Página:

El 10 de diciembre de 1948, sólo tres años después de que terminara la Segunda Guerra Mundial y sumido el mundo en plena guerra fría, la Organización de las Naciones Unidas da a conocer un texto fundamental para la historia de la humanidad: la Declaración Universal de Derechos Humanos.
Resulta admirable que, en aquellas condiciones, la humanidad fuera capaz de producir una declaración de semejante alcance, en la que se recogen y explicitan los que hoy reconocemos como derechos inalienables de las personas y que, por desgracia, aún no son reconocidos en todos los estados.
Es, sin duda, el documento más valioso que ha producido la humanidad en su largo peregrinaje hacia el reconocimiento del otro. Para ello fueron necesarios otros documentos, desde el Código de Hammurabi hasta las distintas declaraciones de derechos durante la Revolución Francesa. Y fueron necesarios muchos esfuerzos colectivos e individuales, y muchos libros previos y muchas discusiones, y también mucho dolor y mucho sufrimiento.

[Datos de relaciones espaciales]
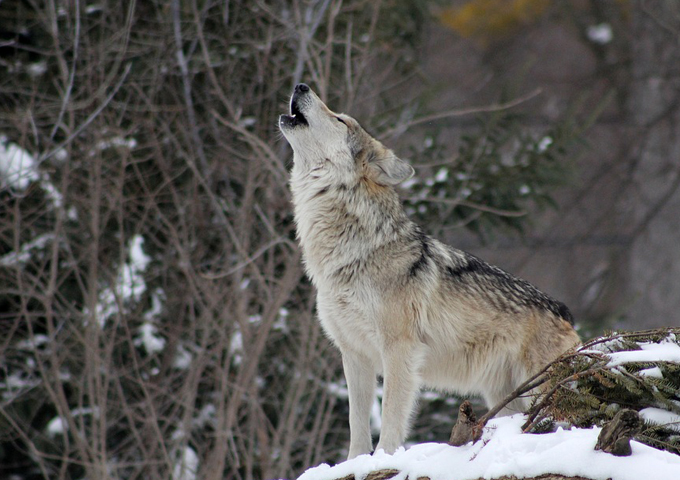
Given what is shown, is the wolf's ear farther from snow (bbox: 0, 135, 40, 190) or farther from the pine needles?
snow (bbox: 0, 135, 40, 190)

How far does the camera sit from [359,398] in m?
5.01

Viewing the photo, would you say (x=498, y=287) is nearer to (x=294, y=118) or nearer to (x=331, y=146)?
(x=331, y=146)

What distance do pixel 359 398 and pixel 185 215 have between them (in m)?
4.55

Qué se pide:
1. Responde según el texto sobre la Declaración Universal:
(a) ¿En qué fecha dio a conocer la Organización de las Naciones Unidas la Declaración Universal de Derechos Humanos?
(b) ¿Cuántos años después del fin de la Segunda Guerra Mundial se dio a conocer?
(c) ¿Qué código antiguo aparece entre los documentos que fueron necesarios antes de ella?
2. Extrae del texto sobre la Declaración Universal el fragmento que comienza en "El 10 de diciembre" y termina en "de Derechos Humanos.".

Respuestas desarrolladas:
1.
(a) El 10 de diciembre de 1948.
(b) Tres años después.
(c) El Código de Hammurabi.

2.
El 10 de diciembre de 1948, sólo tres años después de que terminara la Segunda Guerra Mundial y sumido el mundo en plena guerra fría, la Organización de las Naciones Unidas da a conocer un texto fundamental para la historia de la humanidad: la Declaración Universal de Derechos Humanos.